October 15, 2018 | Unregistered Commentermike w.

Yeah, I know about that. Broken Humorous (plate and 7 screws), fractured scapula, broken rib with punctured lung, road rash and permanent damage to my left eye. Bent tt and dt with the fork with every component bent, 1972 Motobecane Le Champion. $62K in medical in 2009. Uninsured motorist who disappeared (Sheriff couldn't find her). Left arm with broken humorous still growing nerves.

October 21, 2018 | Unregistered CommenterSJX426

Another possible cause of the accident- from the shadows cast, it appears the sun is BEHIND the motorcyclist. That would render the motorcycle invisible.

From the video, it seems the pickup truck driver didn't even hesitate just prior to executing the turn, and it didn't appear they tried to speed up and "beat" the oncoming motorcycle. Both lead me to believe they didn't "see" the motorcycle but that doesn't make me think they were any less responsible for the accident.

The motorcycle absorbed the impact, sparing Josh a lot of injury, which is made more important since he wasn't wearing a helmet.

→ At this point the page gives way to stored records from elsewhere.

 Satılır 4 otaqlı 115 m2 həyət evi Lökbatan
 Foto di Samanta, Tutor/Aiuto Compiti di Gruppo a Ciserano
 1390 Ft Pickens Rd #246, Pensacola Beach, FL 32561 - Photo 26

October 21, 2018 | Unregistered CommenterPeter W. Polack

SMIDSY accidents (Sorry Mate, I Didn't See You) aka left turnes are all too common on motos and can be prevented (for the most part) with some head's up riding: Step 1 horizontal movement aka 'the drunk cyclist's weave.' Movement draws the eye. That's how we're built as a species. If you weave side-to-side in your lane, your light(s) will stand out more from the background 'noise' that the left-turner's eyes are filtering out.

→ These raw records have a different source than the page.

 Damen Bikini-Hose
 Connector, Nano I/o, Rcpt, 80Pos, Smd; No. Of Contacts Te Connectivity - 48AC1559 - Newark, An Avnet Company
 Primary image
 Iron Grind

2. Lights in a triangle like a train's. Give's the oncoming driver a sense of scale and speed as well as being something out of the ordinary to draw attention to you. The bigger the triangle the better.

3. Where you ride in the lane and in traffic: IOW make sure you stand out. Don't 'hide' behind a car then expect someone to see you. Pay attention to your surroundings and don't zone out.

4. Slow down if needed and certainly cover the brakes. Just like on a bicycle, the front brake does appx 70% of your braking

5. If someone DOES turn in front of you, aim where they were. They should be gone by the time you get there. Hopefully. If not, then it'll be a less extreme angle that you're hitting them at than straight on and over the hood/bonnet

There's more, but I'll stop there. Cyclists are in a slightly different position because we can't stand out as much. Most of the above still applies, just in slightly different manners.

October 31, 2018 | Unregistered CommenterGummee!